Written task
Collect each line of the data below that contains the word "shown". Treat uppercase and lowercase letters as distinct.
start
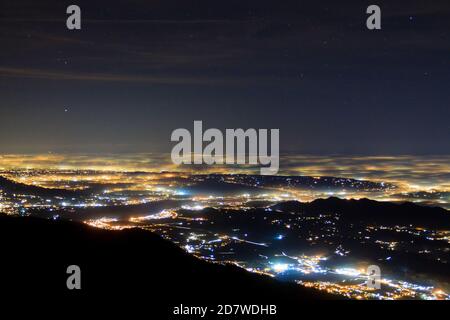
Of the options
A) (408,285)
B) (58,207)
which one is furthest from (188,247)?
(58,207)

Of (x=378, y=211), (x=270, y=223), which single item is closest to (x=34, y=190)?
(x=270, y=223)

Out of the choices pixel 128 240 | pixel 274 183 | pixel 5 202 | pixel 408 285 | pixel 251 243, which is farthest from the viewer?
→ pixel 274 183

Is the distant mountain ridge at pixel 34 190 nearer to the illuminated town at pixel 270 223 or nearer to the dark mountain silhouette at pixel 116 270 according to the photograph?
the illuminated town at pixel 270 223

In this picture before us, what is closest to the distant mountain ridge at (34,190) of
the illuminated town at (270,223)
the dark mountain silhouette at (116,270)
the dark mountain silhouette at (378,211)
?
the illuminated town at (270,223)

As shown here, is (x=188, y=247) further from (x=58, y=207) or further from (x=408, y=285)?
(x=58, y=207)

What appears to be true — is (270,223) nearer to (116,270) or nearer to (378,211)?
(378,211)

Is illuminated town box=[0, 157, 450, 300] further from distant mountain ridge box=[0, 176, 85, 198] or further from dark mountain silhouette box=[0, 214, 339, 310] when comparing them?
dark mountain silhouette box=[0, 214, 339, 310]
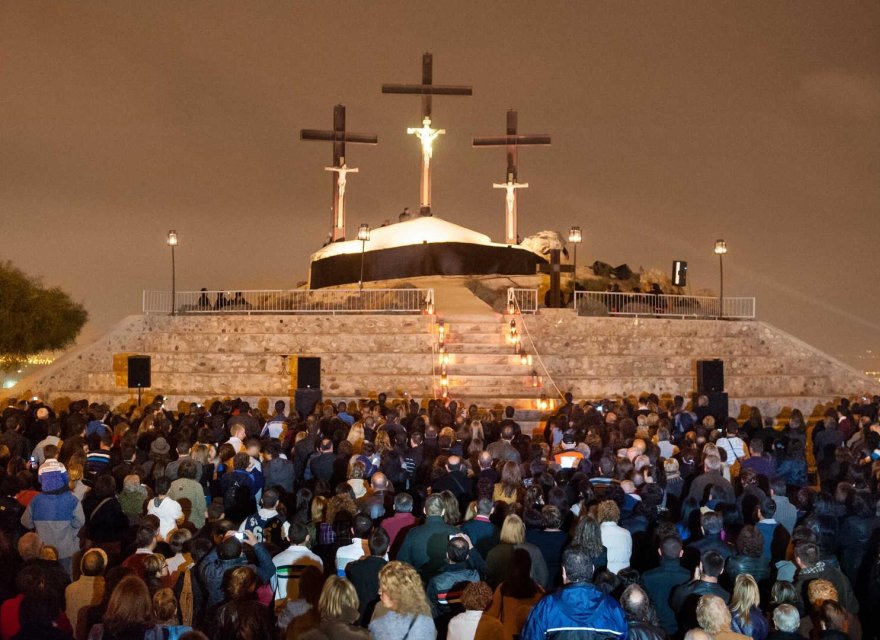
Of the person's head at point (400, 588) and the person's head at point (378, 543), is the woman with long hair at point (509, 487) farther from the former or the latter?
the person's head at point (400, 588)

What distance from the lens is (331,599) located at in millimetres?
5523

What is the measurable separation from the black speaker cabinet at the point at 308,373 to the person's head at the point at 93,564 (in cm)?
1466

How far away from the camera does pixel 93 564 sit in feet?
21.1

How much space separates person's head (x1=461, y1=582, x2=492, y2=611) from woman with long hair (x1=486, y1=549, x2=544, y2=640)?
1.41 ft

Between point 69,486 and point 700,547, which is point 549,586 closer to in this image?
point 700,547

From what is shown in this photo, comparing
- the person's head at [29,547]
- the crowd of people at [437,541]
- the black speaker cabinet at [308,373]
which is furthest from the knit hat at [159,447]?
the black speaker cabinet at [308,373]

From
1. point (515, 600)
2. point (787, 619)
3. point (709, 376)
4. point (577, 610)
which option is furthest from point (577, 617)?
point (709, 376)

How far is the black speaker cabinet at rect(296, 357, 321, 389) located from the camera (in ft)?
69.4

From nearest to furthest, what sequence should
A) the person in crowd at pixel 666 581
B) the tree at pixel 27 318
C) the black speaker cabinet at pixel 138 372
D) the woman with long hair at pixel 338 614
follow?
the woman with long hair at pixel 338 614 → the person in crowd at pixel 666 581 → the black speaker cabinet at pixel 138 372 → the tree at pixel 27 318

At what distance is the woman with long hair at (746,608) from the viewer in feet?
19.3

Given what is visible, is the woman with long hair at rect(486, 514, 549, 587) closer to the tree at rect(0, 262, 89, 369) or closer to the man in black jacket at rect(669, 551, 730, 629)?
the man in black jacket at rect(669, 551, 730, 629)

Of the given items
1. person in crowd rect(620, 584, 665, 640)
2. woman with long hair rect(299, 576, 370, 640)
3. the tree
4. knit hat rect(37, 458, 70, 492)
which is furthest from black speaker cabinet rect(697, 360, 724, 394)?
the tree

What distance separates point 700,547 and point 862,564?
5.16ft

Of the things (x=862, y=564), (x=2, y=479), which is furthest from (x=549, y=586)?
(x=2, y=479)
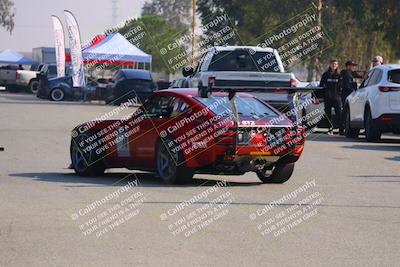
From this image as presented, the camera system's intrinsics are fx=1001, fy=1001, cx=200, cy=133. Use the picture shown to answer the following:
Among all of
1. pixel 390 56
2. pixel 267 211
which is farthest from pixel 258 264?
pixel 390 56

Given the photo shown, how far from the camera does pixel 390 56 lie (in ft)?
233

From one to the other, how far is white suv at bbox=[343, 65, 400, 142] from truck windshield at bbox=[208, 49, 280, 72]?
2664mm

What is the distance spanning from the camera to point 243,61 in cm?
2444

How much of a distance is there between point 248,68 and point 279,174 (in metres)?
10.6

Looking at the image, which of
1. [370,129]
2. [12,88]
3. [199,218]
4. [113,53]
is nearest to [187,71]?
[370,129]

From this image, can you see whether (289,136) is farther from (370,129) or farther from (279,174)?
(370,129)

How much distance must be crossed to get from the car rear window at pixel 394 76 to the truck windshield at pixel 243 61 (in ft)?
11.9

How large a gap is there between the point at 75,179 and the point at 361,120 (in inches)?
414

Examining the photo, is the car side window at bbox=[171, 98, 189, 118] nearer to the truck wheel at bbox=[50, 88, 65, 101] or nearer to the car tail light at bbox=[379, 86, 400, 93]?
the car tail light at bbox=[379, 86, 400, 93]

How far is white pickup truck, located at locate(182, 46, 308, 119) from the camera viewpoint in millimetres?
22312

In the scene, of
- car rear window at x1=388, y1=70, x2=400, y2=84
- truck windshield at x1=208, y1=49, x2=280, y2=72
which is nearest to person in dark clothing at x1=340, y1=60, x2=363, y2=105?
truck windshield at x1=208, y1=49, x2=280, y2=72


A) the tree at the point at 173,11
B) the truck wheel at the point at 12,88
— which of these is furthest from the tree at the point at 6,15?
the truck wheel at the point at 12,88

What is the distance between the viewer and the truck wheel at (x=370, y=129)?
22.0 m

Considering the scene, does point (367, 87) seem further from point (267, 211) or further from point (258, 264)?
point (258, 264)
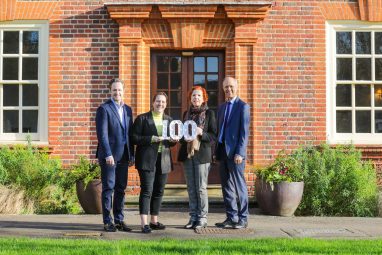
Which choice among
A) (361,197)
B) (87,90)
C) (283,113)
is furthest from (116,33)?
(361,197)

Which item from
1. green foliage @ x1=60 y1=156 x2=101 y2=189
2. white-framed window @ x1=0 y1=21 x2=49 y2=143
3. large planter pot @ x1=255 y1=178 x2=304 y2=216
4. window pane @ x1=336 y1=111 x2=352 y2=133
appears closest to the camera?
large planter pot @ x1=255 y1=178 x2=304 y2=216

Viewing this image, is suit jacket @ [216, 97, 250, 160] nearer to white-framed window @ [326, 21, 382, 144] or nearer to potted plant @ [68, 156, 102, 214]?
potted plant @ [68, 156, 102, 214]

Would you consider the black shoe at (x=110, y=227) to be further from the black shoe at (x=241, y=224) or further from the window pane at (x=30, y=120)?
the window pane at (x=30, y=120)

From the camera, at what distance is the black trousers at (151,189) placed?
671 centimetres

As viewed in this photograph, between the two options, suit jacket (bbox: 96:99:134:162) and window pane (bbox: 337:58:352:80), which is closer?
suit jacket (bbox: 96:99:134:162)

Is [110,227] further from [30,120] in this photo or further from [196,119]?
[30,120]

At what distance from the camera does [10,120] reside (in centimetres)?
1034

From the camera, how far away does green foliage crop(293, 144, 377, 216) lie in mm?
8820

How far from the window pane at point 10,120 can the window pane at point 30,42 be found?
1.10m

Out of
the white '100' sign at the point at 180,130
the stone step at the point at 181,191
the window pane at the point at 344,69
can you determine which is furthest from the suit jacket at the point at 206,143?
the window pane at the point at 344,69

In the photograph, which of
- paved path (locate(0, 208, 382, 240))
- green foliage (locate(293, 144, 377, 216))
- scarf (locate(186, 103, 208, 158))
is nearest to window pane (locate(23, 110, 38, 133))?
paved path (locate(0, 208, 382, 240))

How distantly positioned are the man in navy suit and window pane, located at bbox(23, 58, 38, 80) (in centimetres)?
451

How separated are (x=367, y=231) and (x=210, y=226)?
189 cm

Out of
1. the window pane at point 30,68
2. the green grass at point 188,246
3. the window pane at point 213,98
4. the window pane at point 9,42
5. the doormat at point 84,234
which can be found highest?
the window pane at point 9,42
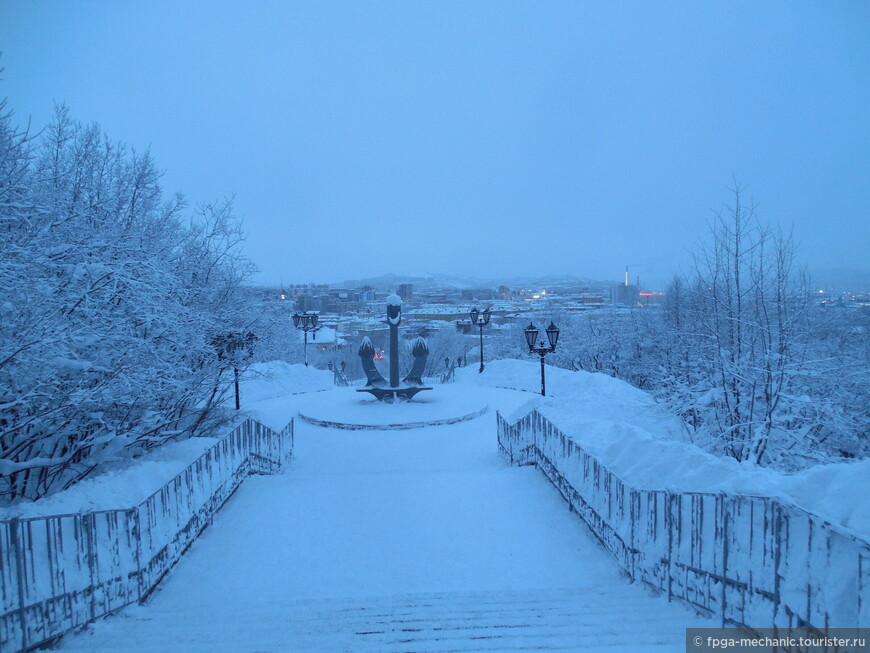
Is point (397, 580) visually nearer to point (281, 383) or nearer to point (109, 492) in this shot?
point (109, 492)

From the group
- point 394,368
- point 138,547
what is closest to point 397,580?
point 138,547

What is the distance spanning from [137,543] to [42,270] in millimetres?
2900

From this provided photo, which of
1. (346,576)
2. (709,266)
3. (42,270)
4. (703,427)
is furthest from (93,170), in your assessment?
(703,427)

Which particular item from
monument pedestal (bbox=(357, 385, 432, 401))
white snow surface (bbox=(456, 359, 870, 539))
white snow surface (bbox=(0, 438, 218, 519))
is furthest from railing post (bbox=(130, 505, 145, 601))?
monument pedestal (bbox=(357, 385, 432, 401))

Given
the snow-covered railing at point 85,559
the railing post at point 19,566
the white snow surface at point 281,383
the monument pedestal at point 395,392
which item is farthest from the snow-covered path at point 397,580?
the white snow surface at point 281,383

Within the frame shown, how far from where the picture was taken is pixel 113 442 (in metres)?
6.27

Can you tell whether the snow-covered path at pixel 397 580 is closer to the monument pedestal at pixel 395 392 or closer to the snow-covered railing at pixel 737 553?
the snow-covered railing at pixel 737 553

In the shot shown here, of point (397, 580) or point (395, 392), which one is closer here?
point (397, 580)

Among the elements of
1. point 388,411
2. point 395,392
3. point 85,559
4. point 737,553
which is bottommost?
point 388,411

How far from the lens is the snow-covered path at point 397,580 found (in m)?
3.66

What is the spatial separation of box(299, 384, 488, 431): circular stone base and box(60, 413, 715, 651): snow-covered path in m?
6.04

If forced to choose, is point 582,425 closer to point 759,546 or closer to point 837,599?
point 759,546

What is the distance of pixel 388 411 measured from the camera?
1546 centimetres

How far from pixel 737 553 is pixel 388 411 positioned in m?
12.4
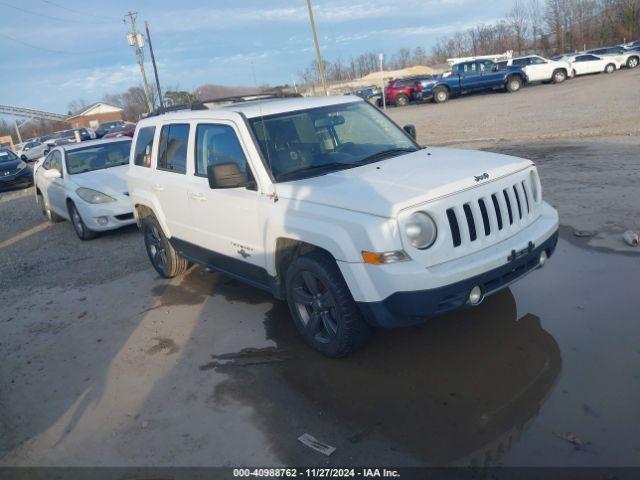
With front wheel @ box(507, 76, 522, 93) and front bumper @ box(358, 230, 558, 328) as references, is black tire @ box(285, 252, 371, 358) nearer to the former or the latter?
front bumper @ box(358, 230, 558, 328)

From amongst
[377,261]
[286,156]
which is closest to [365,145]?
[286,156]

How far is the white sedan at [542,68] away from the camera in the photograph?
31.4m

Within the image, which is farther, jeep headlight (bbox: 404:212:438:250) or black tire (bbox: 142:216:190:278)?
black tire (bbox: 142:216:190:278)

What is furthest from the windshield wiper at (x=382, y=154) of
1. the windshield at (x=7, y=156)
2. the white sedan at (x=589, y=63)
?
the white sedan at (x=589, y=63)

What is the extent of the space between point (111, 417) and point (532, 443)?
112 inches

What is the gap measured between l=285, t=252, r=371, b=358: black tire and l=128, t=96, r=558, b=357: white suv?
11 mm

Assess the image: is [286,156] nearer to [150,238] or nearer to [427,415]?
[427,415]

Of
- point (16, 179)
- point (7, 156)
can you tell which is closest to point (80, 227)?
point (16, 179)

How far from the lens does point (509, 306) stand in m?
4.82

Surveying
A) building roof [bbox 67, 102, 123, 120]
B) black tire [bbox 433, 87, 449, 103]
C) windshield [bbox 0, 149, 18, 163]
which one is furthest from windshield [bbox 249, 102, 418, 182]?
building roof [bbox 67, 102, 123, 120]

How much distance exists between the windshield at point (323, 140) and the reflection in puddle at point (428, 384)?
1.49m

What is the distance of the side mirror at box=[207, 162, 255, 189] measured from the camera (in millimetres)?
4461

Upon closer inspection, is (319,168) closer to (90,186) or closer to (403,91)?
(90,186)

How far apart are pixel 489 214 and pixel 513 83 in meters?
30.2
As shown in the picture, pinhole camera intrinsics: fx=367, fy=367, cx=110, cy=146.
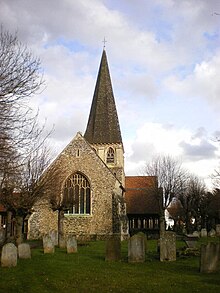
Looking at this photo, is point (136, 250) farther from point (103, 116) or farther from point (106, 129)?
point (103, 116)

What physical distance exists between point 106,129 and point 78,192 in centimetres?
1236

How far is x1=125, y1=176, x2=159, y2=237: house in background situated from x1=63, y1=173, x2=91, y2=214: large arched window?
8312mm

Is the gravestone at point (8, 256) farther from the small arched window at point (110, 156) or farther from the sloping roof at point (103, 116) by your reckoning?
the sloping roof at point (103, 116)

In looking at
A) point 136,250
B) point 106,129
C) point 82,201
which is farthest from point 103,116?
point 136,250

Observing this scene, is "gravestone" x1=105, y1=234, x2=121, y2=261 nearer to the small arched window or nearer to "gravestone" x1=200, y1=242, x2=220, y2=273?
"gravestone" x1=200, y1=242, x2=220, y2=273

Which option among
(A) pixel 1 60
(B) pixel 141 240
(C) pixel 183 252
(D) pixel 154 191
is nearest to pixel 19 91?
(A) pixel 1 60

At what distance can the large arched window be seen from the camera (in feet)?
103

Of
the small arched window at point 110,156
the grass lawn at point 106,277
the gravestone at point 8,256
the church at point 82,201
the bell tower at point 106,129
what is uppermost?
the bell tower at point 106,129

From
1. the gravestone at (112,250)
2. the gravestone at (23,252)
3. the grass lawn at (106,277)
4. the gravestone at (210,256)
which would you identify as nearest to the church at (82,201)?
the gravestone at (23,252)

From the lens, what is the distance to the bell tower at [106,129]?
4159 cm

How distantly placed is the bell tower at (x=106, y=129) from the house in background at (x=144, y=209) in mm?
2402

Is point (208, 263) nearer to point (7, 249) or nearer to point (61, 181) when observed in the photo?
point (7, 249)

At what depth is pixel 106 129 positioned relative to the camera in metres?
42.6

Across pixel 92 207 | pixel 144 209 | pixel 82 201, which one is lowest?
pixel 144 209
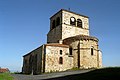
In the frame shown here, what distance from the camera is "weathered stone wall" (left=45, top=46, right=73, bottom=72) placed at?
1326 inches

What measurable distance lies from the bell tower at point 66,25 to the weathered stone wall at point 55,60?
5.81 metres

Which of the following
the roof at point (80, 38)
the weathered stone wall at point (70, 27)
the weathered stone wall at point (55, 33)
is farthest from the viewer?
the weathered stone wall at point (55, 33)

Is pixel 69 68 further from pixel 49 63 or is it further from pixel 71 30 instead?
pixel 71 30

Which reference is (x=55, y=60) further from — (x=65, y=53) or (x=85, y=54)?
(x=85, y=54)

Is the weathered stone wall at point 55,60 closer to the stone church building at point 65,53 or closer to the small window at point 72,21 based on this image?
the stone church building at point 65,53

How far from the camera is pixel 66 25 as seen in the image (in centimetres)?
4119

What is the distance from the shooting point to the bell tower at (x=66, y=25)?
40.8m

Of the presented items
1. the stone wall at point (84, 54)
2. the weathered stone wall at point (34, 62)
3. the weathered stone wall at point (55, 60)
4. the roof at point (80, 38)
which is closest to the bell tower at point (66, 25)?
the roof at point (80, 38)

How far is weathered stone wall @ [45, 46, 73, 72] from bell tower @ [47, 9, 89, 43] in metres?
5.81

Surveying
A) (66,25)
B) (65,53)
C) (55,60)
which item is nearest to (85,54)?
(65,53)

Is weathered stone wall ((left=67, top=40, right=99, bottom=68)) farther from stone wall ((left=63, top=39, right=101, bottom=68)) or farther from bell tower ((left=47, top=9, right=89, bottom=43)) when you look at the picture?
bell tower ((left=47, top=9, right=89, bottom=43))

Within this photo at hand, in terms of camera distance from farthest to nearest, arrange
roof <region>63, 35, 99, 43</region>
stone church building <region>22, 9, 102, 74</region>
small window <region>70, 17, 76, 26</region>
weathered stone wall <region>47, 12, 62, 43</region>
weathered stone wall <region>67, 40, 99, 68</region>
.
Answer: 1. small window <region>70, 17, 76, 26</region>
2. weathered stone wall <region>47, 12, 62, 43</region>
3. roof <region>63, 35, 99, 43</region>
4. weathered stone wall <region>67, 40, 99, 68</region>
5. stone church building <region>22, 9, 102, 74</region>

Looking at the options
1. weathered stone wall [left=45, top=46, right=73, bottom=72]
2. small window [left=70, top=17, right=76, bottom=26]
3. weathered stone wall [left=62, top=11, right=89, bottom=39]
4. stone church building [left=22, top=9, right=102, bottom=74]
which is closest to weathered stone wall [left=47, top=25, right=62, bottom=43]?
stone church building [left=22, top=9, right=102, bottom=74]

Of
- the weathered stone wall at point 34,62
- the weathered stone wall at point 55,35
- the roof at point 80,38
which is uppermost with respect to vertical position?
the weathered stone wall at point 55,35
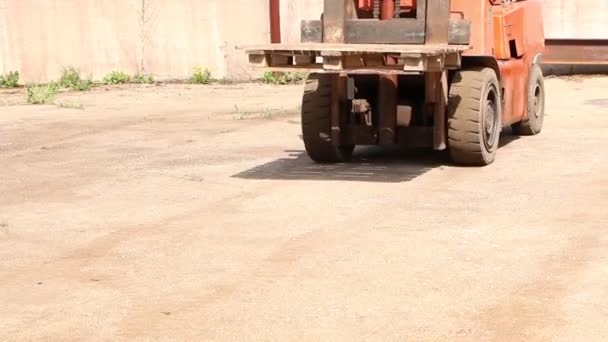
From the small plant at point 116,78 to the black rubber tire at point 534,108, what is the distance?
8.36m

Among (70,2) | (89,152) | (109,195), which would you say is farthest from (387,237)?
(70,2)

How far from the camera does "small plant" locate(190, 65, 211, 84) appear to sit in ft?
62.8

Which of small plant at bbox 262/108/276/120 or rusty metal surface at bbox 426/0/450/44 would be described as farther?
small plant at bbox 262/108/276/120

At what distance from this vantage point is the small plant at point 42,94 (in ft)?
54.5

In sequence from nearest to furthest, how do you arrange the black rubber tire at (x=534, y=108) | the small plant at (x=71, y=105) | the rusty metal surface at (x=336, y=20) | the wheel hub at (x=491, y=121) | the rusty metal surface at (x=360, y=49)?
the rusty metal surface at (x=360, y=49), the rusty metal surface at (x=336, y=20), the wheel hub at (x=491, y=121), the black rubber tire at (x=534, y=108), the small plant at (x=71, y=105)

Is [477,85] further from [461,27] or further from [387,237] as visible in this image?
[387,237]

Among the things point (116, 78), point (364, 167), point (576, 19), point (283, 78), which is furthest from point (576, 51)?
point (364, 167)

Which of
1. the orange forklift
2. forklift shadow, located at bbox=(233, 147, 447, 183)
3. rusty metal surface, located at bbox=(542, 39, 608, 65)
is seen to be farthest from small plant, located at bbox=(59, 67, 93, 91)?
the orange forklift

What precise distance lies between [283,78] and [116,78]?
2.64m

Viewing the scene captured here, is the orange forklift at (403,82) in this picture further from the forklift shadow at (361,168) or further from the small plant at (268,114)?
the small plant at (268,114)

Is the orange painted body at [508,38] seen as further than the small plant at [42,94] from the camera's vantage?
No

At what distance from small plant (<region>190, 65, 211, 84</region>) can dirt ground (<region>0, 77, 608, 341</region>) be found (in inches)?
247

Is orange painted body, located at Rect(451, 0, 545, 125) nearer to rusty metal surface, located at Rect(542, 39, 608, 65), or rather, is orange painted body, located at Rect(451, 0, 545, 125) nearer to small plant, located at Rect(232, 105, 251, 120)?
small plant, located at Rect(232, 105, 251, 120)

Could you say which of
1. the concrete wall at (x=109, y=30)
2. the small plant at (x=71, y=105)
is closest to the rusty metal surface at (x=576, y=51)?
the concrete wall at (x=109, y=30)
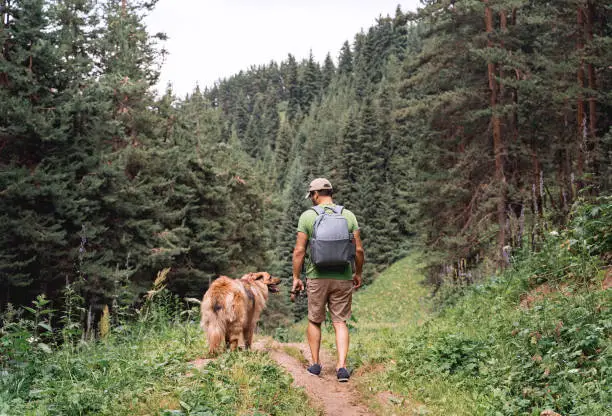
end
Solution below
As shown here, is (x=188, y=247) further from (x=58, y=207) or further from (x=408, y=285)?
From what is shown in this photo, comparing
From this image as presented, the camera system's intrinsics are fx=1001, fy=1001, cx=200, cy=133. Use the picture shown to answer the following:
Given the photo shown, how far from the camera does pixel 390 56 lie (in ft)?
Within the frame shown, how far from where the picture was taken is pixel 113 442 (in metres)?
In the shot shown here, of point (397, 580) or point (395, 392), which one is closer here?
As shown in the picture, pinhole camera intrinsics: fx=367, fy=367, cx=110, cy=146.
In the frame shown here, what distance from the camera is "weathered stone wall" (left=45, top=46, right=73, bottom=72) placed at?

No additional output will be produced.